Day 5: the Inner World of a Highly Sensitive Person

Today I chose to slow everything down and just breathe and listen to myself to say yesterday was emotional is an understatement but I want to begin by saying this: one comment was made where this person felt they needed to ‘redirect’ what I expressed and I just want to say this, fuck off. Seriously this space is for me to share my inner world it is my OWN expression of how I feel in the moment. I’m not asking for opinions, to be fixed or ‘redirected’ to something thats more comfortable for anyone. Let me share with you why I chose to do this 10 day expression… it’s an act of self love because I want to empower the child within me to have a voice and feel she doesn’t have to hide how she feels everyday that it’s ok to be vulnerable and real in a world that is doing everything to destroy what’s real and true.

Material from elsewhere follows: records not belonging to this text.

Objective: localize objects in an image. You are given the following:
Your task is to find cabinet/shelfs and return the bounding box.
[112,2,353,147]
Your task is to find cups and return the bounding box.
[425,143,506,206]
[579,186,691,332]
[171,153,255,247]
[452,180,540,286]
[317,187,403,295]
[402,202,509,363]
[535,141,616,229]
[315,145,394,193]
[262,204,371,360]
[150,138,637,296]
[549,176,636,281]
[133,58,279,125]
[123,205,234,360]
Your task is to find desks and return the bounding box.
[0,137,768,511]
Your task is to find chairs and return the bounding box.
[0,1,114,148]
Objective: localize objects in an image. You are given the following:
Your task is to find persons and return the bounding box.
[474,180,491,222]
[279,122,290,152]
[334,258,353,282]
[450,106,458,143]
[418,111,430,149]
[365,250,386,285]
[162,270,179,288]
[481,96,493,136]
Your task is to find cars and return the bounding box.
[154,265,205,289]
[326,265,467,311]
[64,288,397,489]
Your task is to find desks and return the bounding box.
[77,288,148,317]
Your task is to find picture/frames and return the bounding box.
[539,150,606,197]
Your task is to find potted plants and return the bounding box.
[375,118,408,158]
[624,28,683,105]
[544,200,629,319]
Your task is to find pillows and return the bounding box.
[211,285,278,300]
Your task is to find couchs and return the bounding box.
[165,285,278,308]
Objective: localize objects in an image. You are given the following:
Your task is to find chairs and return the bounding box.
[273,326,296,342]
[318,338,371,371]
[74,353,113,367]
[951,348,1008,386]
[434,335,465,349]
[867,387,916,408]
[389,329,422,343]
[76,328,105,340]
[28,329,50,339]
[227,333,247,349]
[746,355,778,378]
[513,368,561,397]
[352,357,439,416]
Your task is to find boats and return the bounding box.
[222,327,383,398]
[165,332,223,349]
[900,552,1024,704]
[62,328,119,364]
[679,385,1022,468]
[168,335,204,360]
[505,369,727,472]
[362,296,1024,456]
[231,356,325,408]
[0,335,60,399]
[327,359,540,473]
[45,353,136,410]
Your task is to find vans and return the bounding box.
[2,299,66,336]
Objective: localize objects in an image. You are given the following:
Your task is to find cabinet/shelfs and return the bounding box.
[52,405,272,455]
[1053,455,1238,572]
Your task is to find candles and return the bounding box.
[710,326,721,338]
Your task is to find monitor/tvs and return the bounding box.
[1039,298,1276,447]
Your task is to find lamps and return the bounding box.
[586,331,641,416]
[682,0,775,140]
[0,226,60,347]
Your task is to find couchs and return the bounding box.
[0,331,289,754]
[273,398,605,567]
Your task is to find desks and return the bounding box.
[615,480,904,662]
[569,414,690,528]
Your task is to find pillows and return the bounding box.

The child within me is feeling raw, vulnerable and still fearful to put herself out there like this. She hasn’t had it easy and I’m aware of what needs to be strengthened within me and this is just one thing that needs attention, expression and love. The mother in me is a fierce protector so anyones opinions can fuck right off because I’m here to be present for myself not to be fixed or to please anyone. No ones opinions belong in my inner or outer world period.

 

I love my humanity as messy and as imperfect as it is. It’s beautiful to be human. You don’t need to understand me that jobs for me and me only.

 

This space is like a blank canvas for me which I have never done online before. I’m not finding this easy but I wanted to empower, heal and stretch beyond where I am in my journey.

It’s day five and I’ve made some interesting observations about myself which I will share towards the end of the 10 days and what I’ve also noticed people crave real. They want raw open hearted emotion and theres not too many people out there that are brave enough to do it and let me say after 5 days of sharing it’s a challenge but it’s also damn freeing. It’s given me so much to reflect on which I will share in the near future.

It’s empowering to allow another to express how they feel. (as long as they’re not hurting any being) Let them empty themselves, let them be as they are because most of the time it just needs to be expressed because energy does need to be released. It can’t stay stagnant or the emotion builds into anger and grief. We all need an outlet to release what we feel every day just to empty ourselves…. so we can BE.